AUFGABEN.
**A)** Schreiben Sie aus dem Auszug zum Insolvenzverfahren der Klägerin den Abschnitt zwischen "Nach Eingang der" und "Insolvenzverfahrens unterbrochen sei.", beide Stellen eingeschlossen, wortgetreu ab.
**B)** Setzen Sie den Auszug zum Insolvenzverfahren der Klägerin im Anschluss an seinen letzten Satz fort.

AUSGEWÄHLTER AUSZUG.
━━━━━━━━
Nach Eingang der Berufungsbegründung wurde über das Vermögen der Klägerin das Insolvenzverfahren eröffnet. Der Insolvenzverwalter hat gegenüber den Geschäftsführern der Komplementär-GmbH der Klägerin die streitbefangenen Ansprüche freigegeben. Darauf hat die Klägerin die Aufnahme des Rechtsstreits erklärt und beantragt, unter Aufhebung des angefochtenen Urteils nach ihren erstinstanzlichen Anträgen zu erkennen. Das Berufungsgericht hat nach mündlicher Verhandlung durch "Zwischenurteil" ausgesprochen, daß der Rechtsstreit infolge der Eröffnung des Insolvenzverfahrens unterbrochen sei.
━━━━━━━━
Einträge aus einem Datensatz:
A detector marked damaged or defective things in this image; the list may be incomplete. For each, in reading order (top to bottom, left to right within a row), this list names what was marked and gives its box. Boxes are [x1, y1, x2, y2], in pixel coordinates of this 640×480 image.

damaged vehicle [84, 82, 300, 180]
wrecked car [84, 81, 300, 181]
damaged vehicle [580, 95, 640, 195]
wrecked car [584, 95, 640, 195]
━━━━━━━━
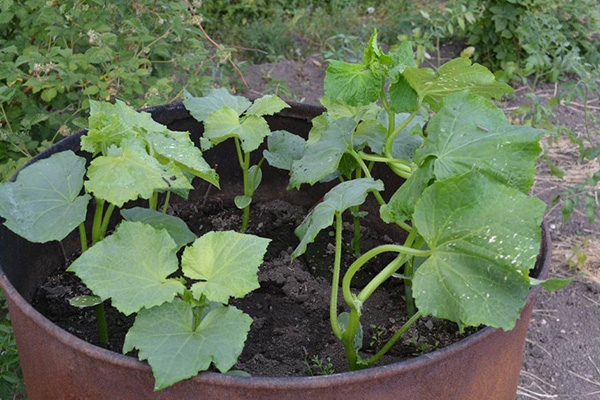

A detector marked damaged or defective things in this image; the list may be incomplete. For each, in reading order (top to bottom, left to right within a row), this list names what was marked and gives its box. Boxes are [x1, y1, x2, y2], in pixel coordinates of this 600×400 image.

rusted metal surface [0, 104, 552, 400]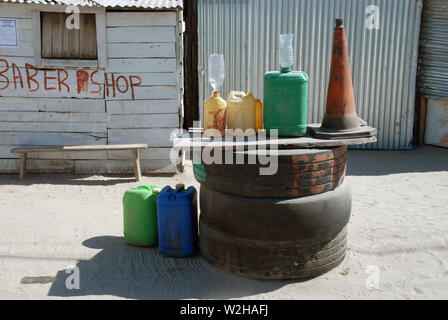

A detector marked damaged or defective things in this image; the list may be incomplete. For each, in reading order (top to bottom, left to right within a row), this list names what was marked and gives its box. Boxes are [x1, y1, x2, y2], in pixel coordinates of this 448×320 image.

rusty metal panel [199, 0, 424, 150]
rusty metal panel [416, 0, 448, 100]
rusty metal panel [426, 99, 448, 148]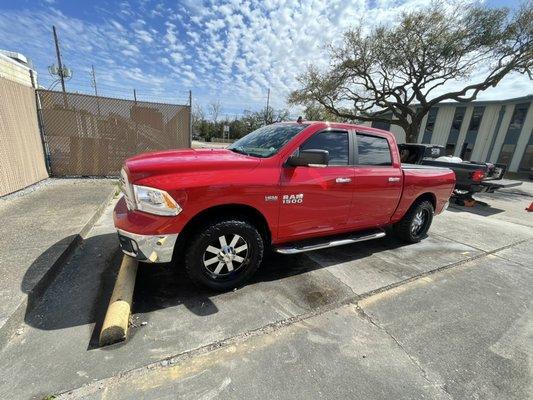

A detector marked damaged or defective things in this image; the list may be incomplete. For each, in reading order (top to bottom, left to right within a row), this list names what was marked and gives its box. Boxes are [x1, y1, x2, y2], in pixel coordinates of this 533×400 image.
━━━━━━━━
ERGEBNISSE.
**A)**
Nach Eingang der Berufungsbegründung wurde über das Vermögen der Klägerin das Insolvenzverfahren eröffnet. Der Insolvenzverwalter hat gegenüber den Geschäftsführern der Komplementär-GmbH der Klägerin die streitbefangenen Ansprüche freigegeben. Darauf hat die Klägerin die Aufnahme des Rechtsstreits erklärt und beantragt, unter Aufhebung des angefochtenen Urteils nach ihren erstinstanzlichen Anträgen zu erkennen. Das Berufungsgericht hat nach mündlicher Verhandlung durch "Zwischenurteil" ausgesprochen, daß der Rechtsstreit infolge der Eröffnung des Insolvenzverfahrens unterbrochen sei.

**B)**
Die Klägerin hält dies für unzutreffend und ist der Auffassung, das Urteil sei mit der Revision anfechtbar. Sie hat Beschwerde dagegen eingelegt, daß die Revision nicht zugelassen worden ist.

II.

Die Nichtzulassungsbeschwerde der Klägerin ist statthaft (§ 544 Abs. 1 ZPO). Gegen die vom Berufungsgericht als Zwischenurteil nach § 303 ZPO bezeichnete Entscheidung eröffnet das Gesetz das Rechtsmittel der Revision nach Maßgabe der §§ 542 ff ZPO.

1. Das Urteil, dessen Anfechtung die Klägerin beabsichtigt, bringt nach dem Inhalt der von ihm getroffenen Entscheidung zum Ausdruck, daß der geltend gemachte Anspruch ausschließlich im Insolvenzverfahren abgewickelt werden kann. Das Urteil hat daher die Wirkung, daß es die Klägerin endgültig aus dem Rechtsstreit verweist. Wird die Entscheidung des Berufungsgerichts rechtskräftig, hat die Klägerin - jedenfalls während der Dauer des Insolvenzverfahrens - keine rechtliche Möglichkeit mehr, den behaupteten eigenen Anspruch einzuklagen.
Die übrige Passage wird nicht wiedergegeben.